TASK DETAILS:
Convert the data below into a numbered list, omitting blank lines and leaving the pictures out.

RECORDS FOR THIS TASK:

>>>

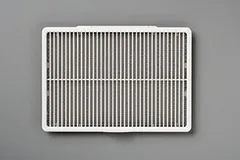 2026年最新】cdm-1418の人気アイテム - メルカリ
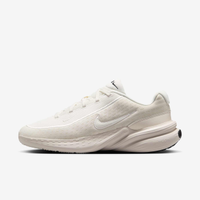 Tênis Nike Uplift SC Masculino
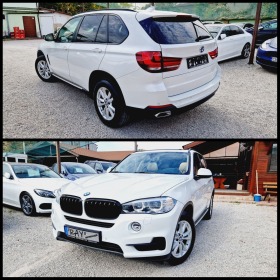 BMW X5 3.0X-DRIVE/LANE-ASSST/KEYLESS-ENTRY/ . | Mobile.bg   3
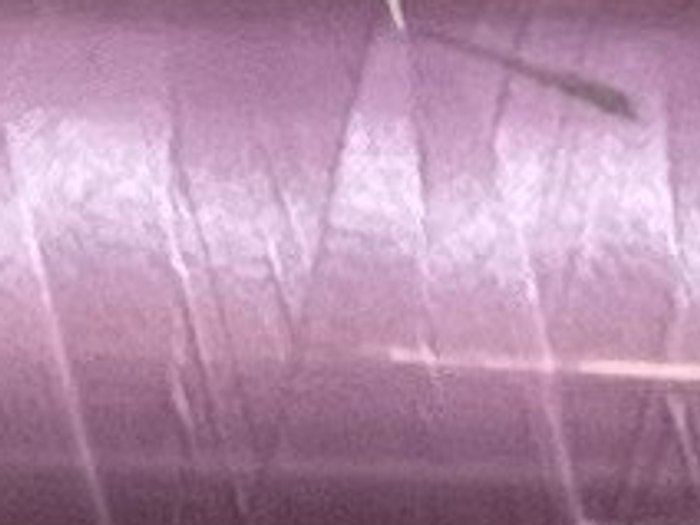 2650 · Rosa lavanda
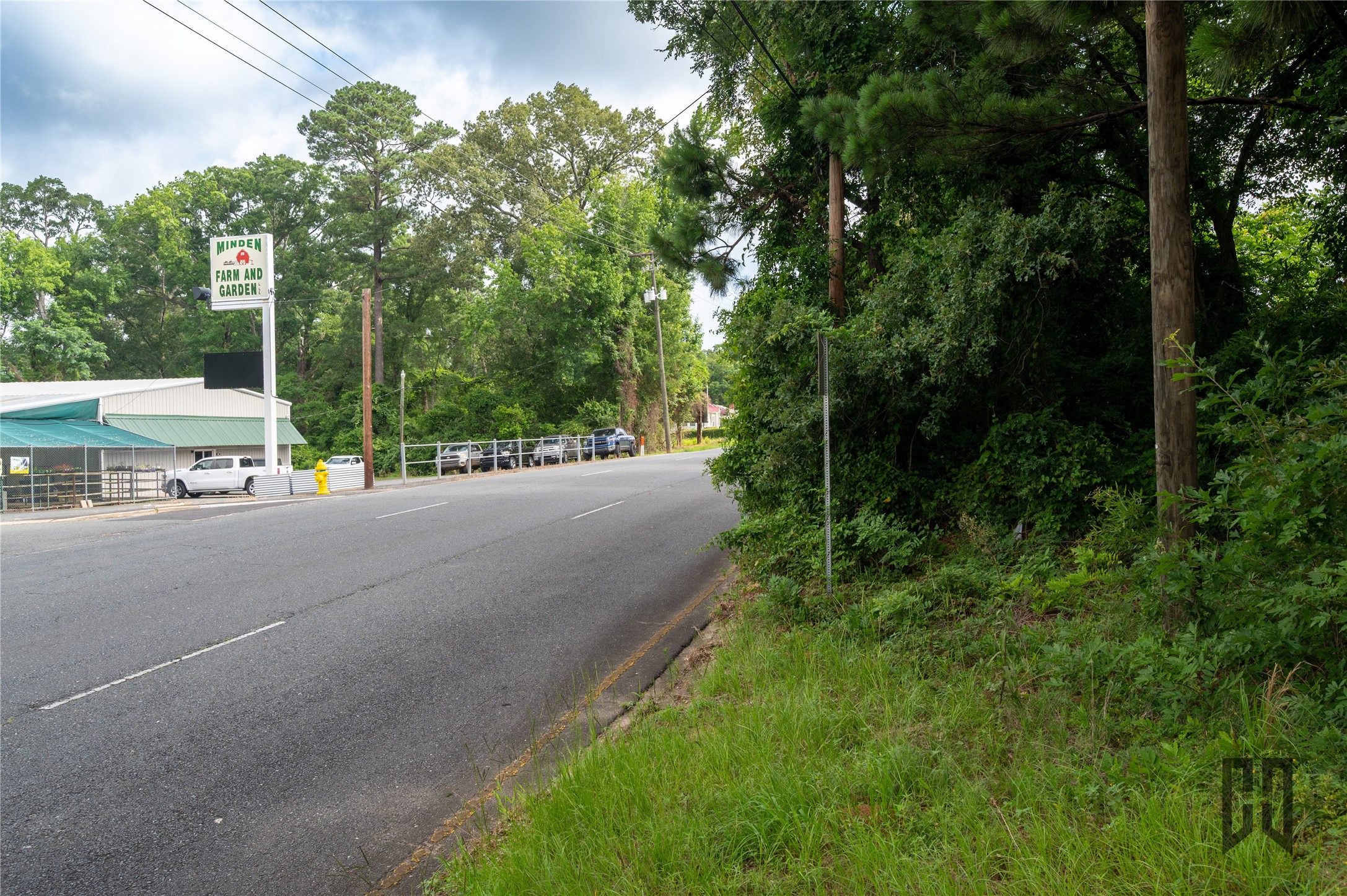 1312 Sibley Road, Minden, LA, 71055 | 20982506 | Realty Texas LLC
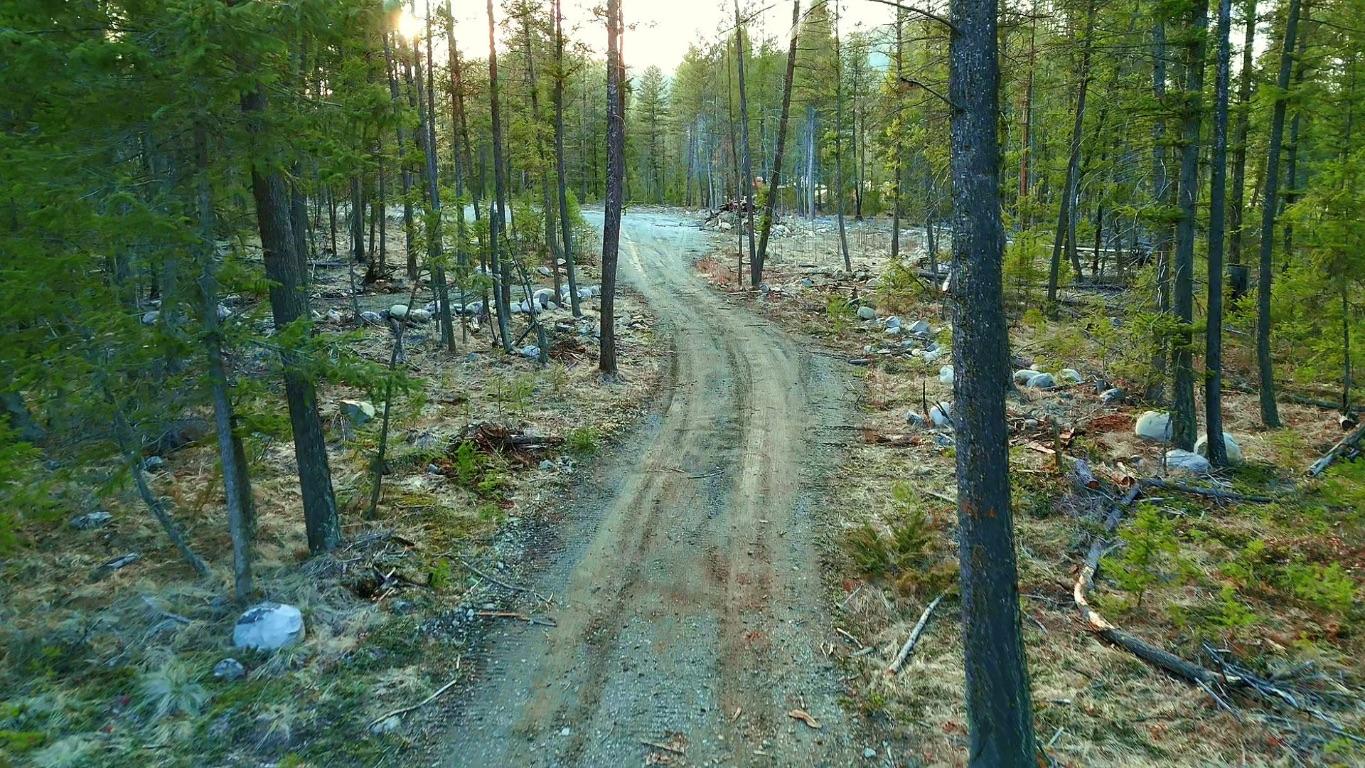 









55


Beacon

Road,
Carmi,







BC
V0H 1A0

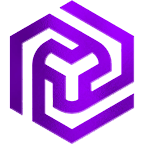 Yug Metaverse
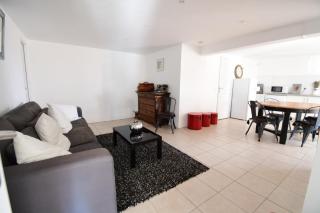 l'Escale JALS - Roquebrune-sur Argens - 2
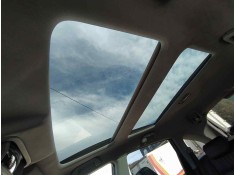 TECHO SOLAR 73610SWWE01 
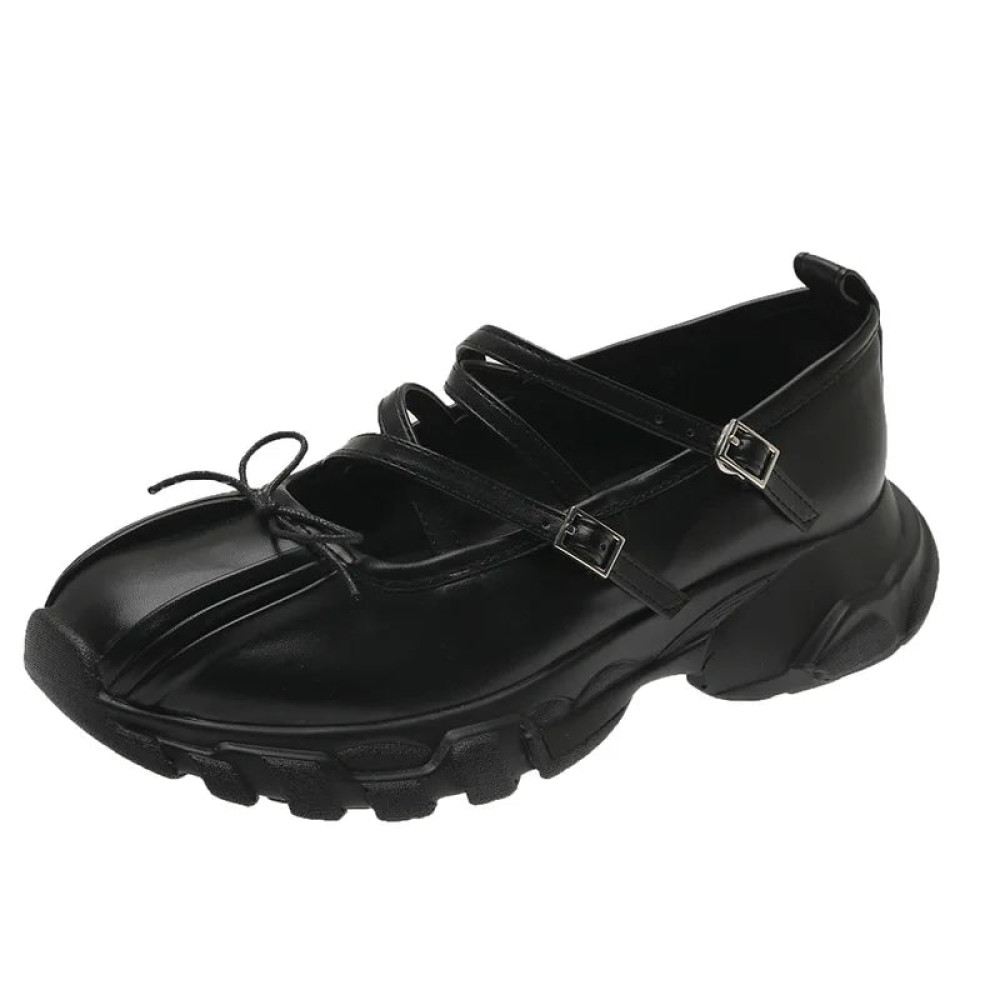 Dolce Shoes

<<<

COMPLETED EXERCISE:
1.  2026年最新】cdm-1418の人気アイテム - メルカリ
2.  Tênis Nike Uplift SC Masculino
3.  BMW X5 3.0X-DRIVE/LANE-ASSST/KEYLESS-ENTRY/ . | Mobile.bg   3
4.  2650 · Rosa lavanda
5.  1312 Sibley Road, Minden, LA, 71055 | 20982506 | Realty Texas LLC
6. 55
7. Beacon
8. Road,
9. Carmi,
10. BC
11. V0H 1A0
12.  Yug Metaverse
13.  l'Escale JALS - Roquebrune-sur Argens - 2
14.  TECHO SOLAR 73610SWWE01 
15.  Dolce Shoes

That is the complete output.